Would private security guards be allowed to carry guns etc.I thought they had no more right to carry guns etc than any member of the public (even if they do like to dress to intimidate in semi paramilitary style "uniforms") What could possibly go wrong - as the saying goes !.
Before you know it they'll all be wearing Brown Shirts

I would think so. What use would they be without guns? Don't the drivers and guards in armoured bank vans have guns in the UK?
 
Would private security guards be allowed to carry guns etc.

Perhaps, I don't think the law differs in England than in N.I , it may though and it may have changed but during the 90's and possibly before a civilian in N.I could apply for and buy a PPW (personal protection weapon) normally these were civilians who worked in the construction for the M.O.D or building Police stations.
 
No ,they cannot carry weapons of any sort.They are ordinary members of the public as far as being armed is concerned(google it)
 
Let's assume you get your way and MPs don't get the security nor the money.
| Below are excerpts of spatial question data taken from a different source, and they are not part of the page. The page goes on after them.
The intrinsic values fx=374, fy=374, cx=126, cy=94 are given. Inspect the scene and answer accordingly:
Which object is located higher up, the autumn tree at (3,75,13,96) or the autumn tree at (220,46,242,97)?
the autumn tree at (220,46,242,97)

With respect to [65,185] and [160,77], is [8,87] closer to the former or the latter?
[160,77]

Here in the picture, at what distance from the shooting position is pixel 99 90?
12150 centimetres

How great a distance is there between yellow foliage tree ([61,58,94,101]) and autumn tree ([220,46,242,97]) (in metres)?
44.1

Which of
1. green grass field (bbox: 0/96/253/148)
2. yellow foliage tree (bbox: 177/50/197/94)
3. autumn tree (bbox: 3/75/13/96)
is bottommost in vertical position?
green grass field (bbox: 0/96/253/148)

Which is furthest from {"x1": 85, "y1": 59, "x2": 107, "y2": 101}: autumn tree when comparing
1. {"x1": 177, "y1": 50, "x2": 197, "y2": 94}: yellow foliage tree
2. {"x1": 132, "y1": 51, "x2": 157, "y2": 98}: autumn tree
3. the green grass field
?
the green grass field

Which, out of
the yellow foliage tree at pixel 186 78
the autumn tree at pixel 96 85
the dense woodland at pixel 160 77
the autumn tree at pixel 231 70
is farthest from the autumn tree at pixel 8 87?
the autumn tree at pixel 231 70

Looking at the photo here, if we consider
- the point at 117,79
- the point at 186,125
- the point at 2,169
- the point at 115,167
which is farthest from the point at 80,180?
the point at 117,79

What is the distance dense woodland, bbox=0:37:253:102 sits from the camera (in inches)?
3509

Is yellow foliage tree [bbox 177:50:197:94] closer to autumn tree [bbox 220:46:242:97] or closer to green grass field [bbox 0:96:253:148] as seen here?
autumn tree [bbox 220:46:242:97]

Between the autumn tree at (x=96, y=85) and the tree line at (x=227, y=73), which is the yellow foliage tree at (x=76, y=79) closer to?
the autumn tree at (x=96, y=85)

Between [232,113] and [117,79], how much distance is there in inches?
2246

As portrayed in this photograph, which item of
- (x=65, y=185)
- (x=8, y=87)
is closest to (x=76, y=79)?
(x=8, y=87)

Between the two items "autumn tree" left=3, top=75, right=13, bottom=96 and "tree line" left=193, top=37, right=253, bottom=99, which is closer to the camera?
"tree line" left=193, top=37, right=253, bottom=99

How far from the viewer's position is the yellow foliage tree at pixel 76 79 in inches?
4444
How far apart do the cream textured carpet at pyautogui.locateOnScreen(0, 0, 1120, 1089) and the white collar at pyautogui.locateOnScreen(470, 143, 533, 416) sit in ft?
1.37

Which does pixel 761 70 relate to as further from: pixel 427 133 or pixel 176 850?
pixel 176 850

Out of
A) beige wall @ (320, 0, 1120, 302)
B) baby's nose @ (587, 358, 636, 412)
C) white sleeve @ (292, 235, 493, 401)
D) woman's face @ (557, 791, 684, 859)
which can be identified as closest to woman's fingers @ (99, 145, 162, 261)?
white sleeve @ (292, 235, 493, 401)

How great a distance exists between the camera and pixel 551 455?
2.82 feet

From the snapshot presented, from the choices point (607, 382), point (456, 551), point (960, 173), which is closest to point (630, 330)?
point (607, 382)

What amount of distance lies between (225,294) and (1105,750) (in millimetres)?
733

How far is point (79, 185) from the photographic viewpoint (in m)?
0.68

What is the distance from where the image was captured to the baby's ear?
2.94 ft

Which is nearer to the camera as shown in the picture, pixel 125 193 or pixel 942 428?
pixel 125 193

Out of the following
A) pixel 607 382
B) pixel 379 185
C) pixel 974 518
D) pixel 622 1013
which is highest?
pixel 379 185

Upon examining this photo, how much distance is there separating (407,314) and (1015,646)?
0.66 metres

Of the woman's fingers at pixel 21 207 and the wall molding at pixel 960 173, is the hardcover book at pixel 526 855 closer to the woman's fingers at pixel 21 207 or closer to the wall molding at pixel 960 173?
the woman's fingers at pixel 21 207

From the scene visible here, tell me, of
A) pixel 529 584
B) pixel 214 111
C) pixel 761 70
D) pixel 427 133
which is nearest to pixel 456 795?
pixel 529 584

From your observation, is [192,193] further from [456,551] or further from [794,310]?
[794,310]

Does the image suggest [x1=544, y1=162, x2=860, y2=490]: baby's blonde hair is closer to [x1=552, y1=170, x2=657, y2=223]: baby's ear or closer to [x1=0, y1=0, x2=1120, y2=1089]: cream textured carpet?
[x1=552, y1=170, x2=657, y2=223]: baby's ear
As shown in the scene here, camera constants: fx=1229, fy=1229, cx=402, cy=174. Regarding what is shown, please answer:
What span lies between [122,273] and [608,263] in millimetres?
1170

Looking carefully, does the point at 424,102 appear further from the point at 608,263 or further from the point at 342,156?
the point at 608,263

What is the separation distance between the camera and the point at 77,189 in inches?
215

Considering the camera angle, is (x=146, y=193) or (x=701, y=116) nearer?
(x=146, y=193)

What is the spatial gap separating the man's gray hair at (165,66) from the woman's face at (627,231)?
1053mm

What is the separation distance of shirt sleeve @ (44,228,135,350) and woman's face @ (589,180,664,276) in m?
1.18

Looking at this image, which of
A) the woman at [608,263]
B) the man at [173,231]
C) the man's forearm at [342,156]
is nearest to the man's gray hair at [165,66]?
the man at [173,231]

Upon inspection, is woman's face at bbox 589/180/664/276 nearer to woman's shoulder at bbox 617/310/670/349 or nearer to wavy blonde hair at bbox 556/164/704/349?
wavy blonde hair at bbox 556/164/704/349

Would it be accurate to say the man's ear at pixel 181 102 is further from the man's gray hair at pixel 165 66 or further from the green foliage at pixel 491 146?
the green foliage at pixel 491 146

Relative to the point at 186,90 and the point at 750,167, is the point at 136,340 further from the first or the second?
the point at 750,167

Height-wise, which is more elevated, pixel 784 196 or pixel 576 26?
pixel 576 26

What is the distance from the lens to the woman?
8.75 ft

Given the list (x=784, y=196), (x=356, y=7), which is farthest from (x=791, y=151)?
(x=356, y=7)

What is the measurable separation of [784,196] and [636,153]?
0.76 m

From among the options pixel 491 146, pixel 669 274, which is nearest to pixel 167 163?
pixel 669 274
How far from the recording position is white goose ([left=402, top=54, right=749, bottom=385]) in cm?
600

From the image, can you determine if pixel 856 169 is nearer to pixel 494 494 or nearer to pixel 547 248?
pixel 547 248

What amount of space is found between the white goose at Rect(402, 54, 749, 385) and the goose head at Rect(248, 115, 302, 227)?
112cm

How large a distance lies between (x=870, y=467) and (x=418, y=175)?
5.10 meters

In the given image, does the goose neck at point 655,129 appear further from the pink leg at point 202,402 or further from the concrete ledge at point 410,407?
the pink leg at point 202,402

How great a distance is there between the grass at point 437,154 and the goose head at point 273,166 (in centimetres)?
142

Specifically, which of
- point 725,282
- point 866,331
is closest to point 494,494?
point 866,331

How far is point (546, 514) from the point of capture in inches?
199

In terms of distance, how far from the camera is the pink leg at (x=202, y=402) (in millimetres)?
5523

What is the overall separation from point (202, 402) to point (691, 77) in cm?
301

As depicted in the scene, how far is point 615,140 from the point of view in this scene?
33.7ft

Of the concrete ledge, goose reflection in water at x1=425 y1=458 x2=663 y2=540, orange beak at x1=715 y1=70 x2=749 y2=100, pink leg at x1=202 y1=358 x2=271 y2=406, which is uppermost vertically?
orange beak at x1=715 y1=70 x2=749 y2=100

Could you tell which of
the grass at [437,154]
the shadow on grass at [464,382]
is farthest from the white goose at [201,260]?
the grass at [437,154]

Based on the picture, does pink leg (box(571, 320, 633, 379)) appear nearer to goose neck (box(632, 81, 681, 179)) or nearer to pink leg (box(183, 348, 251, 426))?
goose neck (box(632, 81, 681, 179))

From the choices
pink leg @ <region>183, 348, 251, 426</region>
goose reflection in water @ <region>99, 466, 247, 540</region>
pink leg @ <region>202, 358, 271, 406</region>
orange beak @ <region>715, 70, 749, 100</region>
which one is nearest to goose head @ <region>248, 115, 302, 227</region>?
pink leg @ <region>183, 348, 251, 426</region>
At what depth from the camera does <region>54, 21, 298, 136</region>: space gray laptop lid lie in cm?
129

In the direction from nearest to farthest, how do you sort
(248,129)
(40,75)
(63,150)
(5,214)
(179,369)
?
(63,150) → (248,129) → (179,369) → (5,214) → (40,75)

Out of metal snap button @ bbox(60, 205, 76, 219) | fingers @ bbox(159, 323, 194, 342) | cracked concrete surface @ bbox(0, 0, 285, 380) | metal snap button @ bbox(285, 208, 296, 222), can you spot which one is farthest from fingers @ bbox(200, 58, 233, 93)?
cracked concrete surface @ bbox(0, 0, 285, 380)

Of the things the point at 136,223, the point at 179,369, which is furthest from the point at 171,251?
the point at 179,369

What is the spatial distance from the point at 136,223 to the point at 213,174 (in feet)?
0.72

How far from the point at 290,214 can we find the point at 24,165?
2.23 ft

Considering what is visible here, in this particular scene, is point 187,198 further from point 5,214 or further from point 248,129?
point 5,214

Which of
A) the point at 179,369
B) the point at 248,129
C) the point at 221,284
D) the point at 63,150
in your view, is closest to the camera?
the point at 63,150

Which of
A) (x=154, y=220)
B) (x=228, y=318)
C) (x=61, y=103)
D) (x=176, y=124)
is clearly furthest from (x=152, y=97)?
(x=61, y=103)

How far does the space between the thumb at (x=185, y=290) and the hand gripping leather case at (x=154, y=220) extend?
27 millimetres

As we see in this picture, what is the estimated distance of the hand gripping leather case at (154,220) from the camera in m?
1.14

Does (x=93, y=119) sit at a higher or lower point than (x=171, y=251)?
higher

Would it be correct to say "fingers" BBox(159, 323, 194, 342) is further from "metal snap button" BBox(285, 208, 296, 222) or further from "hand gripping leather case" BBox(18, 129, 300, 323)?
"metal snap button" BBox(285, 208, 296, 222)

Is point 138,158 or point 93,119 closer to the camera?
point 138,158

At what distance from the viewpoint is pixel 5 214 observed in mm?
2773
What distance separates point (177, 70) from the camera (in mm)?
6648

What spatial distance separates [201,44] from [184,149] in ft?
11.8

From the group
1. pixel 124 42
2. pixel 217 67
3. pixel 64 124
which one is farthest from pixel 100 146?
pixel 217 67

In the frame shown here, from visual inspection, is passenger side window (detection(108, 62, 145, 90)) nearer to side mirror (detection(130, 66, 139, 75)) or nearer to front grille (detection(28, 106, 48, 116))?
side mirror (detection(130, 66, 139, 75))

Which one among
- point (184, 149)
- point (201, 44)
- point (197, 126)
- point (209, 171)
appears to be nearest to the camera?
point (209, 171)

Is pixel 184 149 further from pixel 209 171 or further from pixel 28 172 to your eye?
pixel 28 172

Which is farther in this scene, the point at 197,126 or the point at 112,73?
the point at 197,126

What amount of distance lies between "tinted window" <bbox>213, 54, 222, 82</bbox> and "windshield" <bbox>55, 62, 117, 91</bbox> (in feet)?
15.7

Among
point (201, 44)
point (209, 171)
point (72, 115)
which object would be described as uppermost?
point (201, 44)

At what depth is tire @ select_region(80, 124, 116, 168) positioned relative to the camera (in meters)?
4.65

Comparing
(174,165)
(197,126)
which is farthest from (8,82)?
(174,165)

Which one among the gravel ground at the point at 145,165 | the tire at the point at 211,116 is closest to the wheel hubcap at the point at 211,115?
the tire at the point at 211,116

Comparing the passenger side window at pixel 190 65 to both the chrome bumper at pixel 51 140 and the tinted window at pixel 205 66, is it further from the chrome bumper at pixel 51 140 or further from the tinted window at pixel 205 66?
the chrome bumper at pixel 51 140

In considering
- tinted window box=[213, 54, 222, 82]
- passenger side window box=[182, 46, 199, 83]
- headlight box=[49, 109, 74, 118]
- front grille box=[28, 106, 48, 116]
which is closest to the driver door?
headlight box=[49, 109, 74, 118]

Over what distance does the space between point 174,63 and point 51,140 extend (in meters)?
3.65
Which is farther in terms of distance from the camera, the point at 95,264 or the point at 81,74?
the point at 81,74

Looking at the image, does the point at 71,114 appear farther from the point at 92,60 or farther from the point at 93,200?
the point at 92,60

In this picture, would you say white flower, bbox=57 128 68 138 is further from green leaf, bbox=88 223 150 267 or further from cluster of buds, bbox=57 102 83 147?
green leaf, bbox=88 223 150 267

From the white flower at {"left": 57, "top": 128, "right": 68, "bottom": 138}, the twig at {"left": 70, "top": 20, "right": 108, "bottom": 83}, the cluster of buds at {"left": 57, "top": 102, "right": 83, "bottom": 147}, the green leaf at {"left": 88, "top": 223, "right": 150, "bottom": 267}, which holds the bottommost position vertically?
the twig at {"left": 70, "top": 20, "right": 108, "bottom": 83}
What do you think will happen? Well, the death threats will almost certainly continue and probably scare off a lot of people who would consider a career as an MP meaning the only ones who stay in the game are either happy to take the risk going it alone (unlikely) and only those with the money to afford their own "hired goons" or can find some suitably beefy mates (like the EDL do) or, for fear of going full Godwin, create their own security force. Not necessarily the types you want in those jobs.

We live in a society where ambulance drivers and firemen routinely have bricks and bottles thrown at them, nurses are spat at and punched, teachers kicked and stabbed. This is just the state of the UK after 40+ years of right-wing rule, inequality, underfunding and division, and it is only getting worse. These moderately paid public sector workers will not be getting bodyguards.

Again it appears (thankfully) that David Amess was not killed for his political beliefs. This was not an enraged LGBT or disabled person reacting to his voting record, his party’s corruption, xenophobia etc. This appears to have been an Islamist extremist looking for someone to murder, because that’s just what these brainwashed shitheads do. If it hadn’t been the MP it would likely have been the vicar, church warden or some other equally innocent victim. You can’t protect everyone from this sort of irrational random threat.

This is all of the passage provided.